A recent report found that more than half of the debt, more than 58%, on credit reports is actually medical debt. Although the debt may not appear that way on first glance, it is medical debt being reported by debt collection companies. Obviously, medical debt being reported in collections on your credit report will destroy your chance to qualify for credit, buy a home, buy a car, or rent a house, and even find a job. The study reinforces what we already know, medical debt is the single biggest driver of bankruptcy filings. To make matters worse, black and brown Americans suffer the most from this. The study has the National Consumer Protection Bureau contemplating rule changes that prevent debt collectors from reporting medical debt on credit reports.
When you really think about it, medical debt is not like other forms of debt because it is mainly involuntary. Nobody wants to go to the ER from getting into a car accident or getting sick or injuring themselves. To make things even more unfair, the refusal of Southern states to provide similar Medicaid benefits as found in most other states in the union puts otherwise similar people at a severe disadvantage credit wise just from living in the South.

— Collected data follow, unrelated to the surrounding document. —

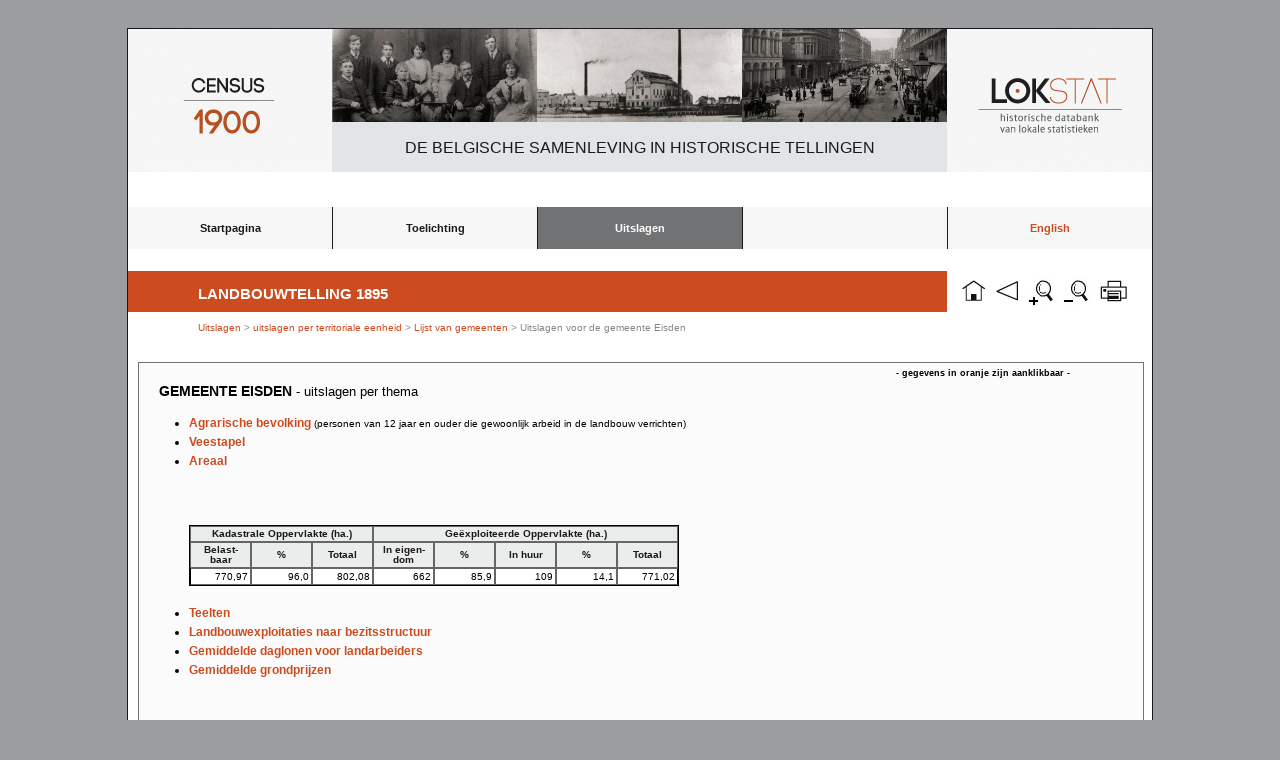

--- FILE ---
content_type: text/html; charset=UTF-8
request_url: https://lokstat.ugent.be/lt1895_areaal.php?key=652&naam=Eisden
body_size: 2091
content:
﻿<!DOCTYPE html>
<html lang="nl">
<head>
     <title>LOKSTAT</title>
     <meta charset="UTF-8" />

     <style>
        article, aside, dialog, figure, footer, header,
        hgroup, menu, nav, section { display: block; }
     </style>
<link rel="stylesheet" href="reset.css" /><link rel="stylesheet" href="lokstat3.css" /><link rel="shortcut icon" href="favicon.ico" type="image/x-icon" />
<link rel="stylesheet" href="lokstat3_print.css" media="print"/>
<Script language=" JavaScript" > 
if (window.print) { 
document.write(' <form>' 
+ ' <input type=button name=print value=" Print Page" ' 
+ ' onClick=" javascript:window.print()" > </form>' ); 
} 
</script> 
<script language="javascript">
function zoomin(){
if(parent.parent.document.body.style.zoom!=0) 
parent.parent.document.body.style.zoom*=1.2; 
else 
parent.parent.document.body.style.zoom=1.2;
}
function zoomout(){
if(parent.parent.document.body.style.zoom!=0) 
parent.parent.document.body.style.zoom*=0.833; 
else 
parent.parent.document.body.style.zoom=0.833;
}
function zoomrest(){
if(parent.parent.document.body.style.zoom!=0) 
parent.parent.document.body.style.zoom*=0; 
else 
parent.parent.document.body.style.zoom=0;
}

$(document).ready(
    function(){
        $('#searchbox').keyup(
            function(){
                var searchText = $(this).val();
                
                if (searchText.length > 0) {
                    $('tbody td:contains('+searchText+')')
                        .addClass('searchResult');
                    $('.searchResult')
                        .not(':contains('+searchText+')')
                        .removeClass('searchResult');
                    
                    $('tbody td')
                        .not(':contains('+searchText+')')
                        .addClass('faded');
                    $('.faded:contains('+searchText+')')
                        .removeClass('faded');
                }
                else if (searchText.length == 0) {
                    $('.searchResult').removeClass('searchResult');
                    $('.faded').removeClass('faded');  
                }
            });
    });

</script>

<SCRIPT TYPE="text/javascript">
<!--
function popup(mylink, windowname)
{
if (! window.focus)return true;
var href;
if (typeof(mylink) == 'string')
   href=mylink;
else
   href=mylink.href;
window.open(href, windowname, 'width=600px,height=450px,scrollbars=auto');
return false;
}
//-->
</SCRIPT>

<meta
name="description"
content="Dit is een website voor het ontsluiten van historische data uit de Industrie- en bevolkingstelling van 1896 voor alle Belgische gemeenten."/>
<meta name="keywords" content="historische data, historische statistieken, België, Gemeenten, Industrietelling 1896, Bevolkingsbeweging 1800-2000"/>

</head>

<body>
<div id="container">
<div id="logo_census"><img src="images/census_1900_2.jpg" alt="census_1900_2.jpg"/></div>
<div id="fig1"><img src="images/fig1.jpg" alt="fig1.jpg"/></div>
<div id="fig2"><img src="images/fig2.jpg" alt="fig2.jpg"/></div>
<div id="fig3"><img src="images/fig3.jpg" alt="fig3.jpg"/></div>
<div id="logo_lokstat"><img src="images/lokstat_2.jpg" alt="lokstat_2.jpg"/></div>
<div id="titel"><p>De Belgische samenleving in historische tellingen</p></div>

﻿<!DOCTYPE html>
<html lang="nl">
<head>
     <title></title>
     <meta charset="utf-8" />


     <link rel="stylesheet" href="reset.css" /><link rel="stylesheet" href="lokstat3.css" /><link rel="shortcut icon" href="favicon.ico" type="image/x-icon" />
     <link rel="stylesheet" href="lokstat3_print.css" media="print"/>
</head>
<body>

<header>
<nav>

<ul>
	<li><a href="lokstat_start.php">Startpagina</a></li>
	<li><a href="lt1895_toelichting.php">Toelichting</a>
  
     <ul>
	<li><a href="lt1895_organisatie.php">Organisatie van de telling</a></li> 
	<li><a href="lt1895_bronkritiek.php">Bronkritiek</a></li> 
	<li><a href="lt1895_inhoud.php">Inhoud van de webtabellen</a></li>
	<li><a href="lt1895_begrippen.php">Begrippen</a></li> 	
     </ul>
  
  </li>
  
	<li><a class="active" href="#">Uitslagen</a>

          <ul>
 	<li><a href="lt1895_uitslagen_thematisch.php">per thema</a></li>  
	<li><a href="lt1895_uitslagen_territoriaal.php">per ruimtelijke eenheid</a></li>

          </ul>
          
            </li>                         

	<li><a>&nbsp;</a></li>
	<li><a style="color:#CC4C20"; href="/en/lokstat_start.php">English</a></li>
	</ul>
</nav>
</header>

</body>
</html>

<a href="lokstat_start.php"><div id= "button_home"></div></a>
<a href="#" onclick="history.go(-1);return false"><div id= "button_back"></div></a>
<a href="#" onClick="zoomin()"><div id= "button_zoom_in"></div></a>
<a href="#" onClick="zoomout()"><div id= "button_zoom_out"></div></a>﻿<script language="JavaScript" src="jquery.js"></script>
<script language="JavaScript" src="jquery-1.3.2.min.js"></script>
<script language="JavaScript" src="jquery.columnfilters.js"></script>
<script type="text/javascript">
$(window).load(function(){
      $("#loading").hide();
})
</script>	

<div id="loading">
Loading content, please wait..
<br />
<br />
<img src="images/ajax-loader.gif" alt="loading.." />
</div>

<a href="print_lt1895.php?key=652&naam=Eisden&territory=Gemeente&title=Areaal&tabel=areaal&var=areaal" target="_blank"><div id= "button_print">&nbsp;</div></a>
<div id="titel2">
<p>Landbouwtelling 1895</p>
</div>

<div id="mainpage_title">
<h3><a href="lt1895_uitslagen.php"> Uitslagen </a> > <a href="lt1895_uitslagen_territoriaal.php"> uitslagen per territoriale eenheid </a> > <a href="lt1895gem.php"> Lijst van gemeenten</a> > Uitslagen voor de gemeente Eisden</h3>
</div>


<DIV ID="hisstat_page"><div class="text3"><h3>- gegevens in oranje zijn aanklikbaar -</h3></div>

<h1>gemeente Eisden <small> - uitslagen per thema</small></h1>

<ul class="lijst">
<li><a href="lt1895_personen.php?key=652&naam=Eisden">Agrarische bevolking <small>(personen van 12 jaar en ouder die gewoonlijk arbeid in de landbouw verrichten)</small></a> </li>
<li><a href="lt1895_veestapel.php?key=652&naam=Eisden">Veestapel</a> </li>
<li><a href="lt1895_gemeenten1.php?key=652&naam=Eisden">Areaal</a> </li>
<br />
<br />
﻿<table border="1" cellpadding="2" cellspacing="0">
<tr>
<th colspan="3" >Kadastrale&nbsp;Oppervlakte&nbsp;(ha.)</th>
<th colspan="5" >Geëxploiteerde&nbsp;Oppervlakte&nbsp;(ha.)</th>
</tr>

<tr>
<th>Belast-<br />baar</th>
<th>&#37;</th>
<th>Totaal</th>
<th>In eigen-<br />dom</th>
<th>%</th>
<th>In huur</th>
<th>&#37;</th>
<th>Totaal</th>
</tr>
﻿<tr><td align="right">770,97</td><td align="right">96,0</td><td align="right">802,08</td><td align="right">662</td><td align="right">85,9</td><td align="right">109</td><td align="right">14,1</td><td align="right">771,02</td></tr>
</table><br />
<li><a href="lt1895_teelten.php?key=652&naam=Eisden">Teelten</a> </li>
<li><a href="lt1895_exploitaties.php?key=652&naam=Eisden">Landbouwexploitaties naar bezitsstructuur</a> </li>
<li><a href="lt1895_daglonen.php?key=652&naam=Eisden">Gemiddelde daglonen voor landarbeiders</a> </li>
<li><a href="lt1895_grondprijzen.php?key=652&naam=Eisden">Gemiddelde grondprijzen</a> </li>
</ul>
</div>
 
﻿
<div id="footer">
<p>
<a href="disclaimer.php">Disclaimer</a>
&nbsp;|&nbsp;
<a href="sitemap.php">Sitemap</a>
</p>
</div>

</body> 

</html>



Probably the biggest problem with reporting medical debt on credit reports is the amount of inaccuracies that come with medical debt. Often times, medical debt is the result of the insurance company not paying bills they are legally obligated to pay, medical providers not properly calculating amounts due after receiving payments from insurance providers, and a number of other issues that have nothing to do with the consumer or whether or not payments towards the medical debt was paid. Losing the chance to buy a house and build family wealth just because a health insurance company didn't pay a claim they were legally obligated to pay or because a medical provider didn't write off the unpaid balance as they may be required to do by law is a very tough result for any consumer to have to live with. Solutions are needed and holding health insurance and medical providers accountable for their mistakes is a great place to start.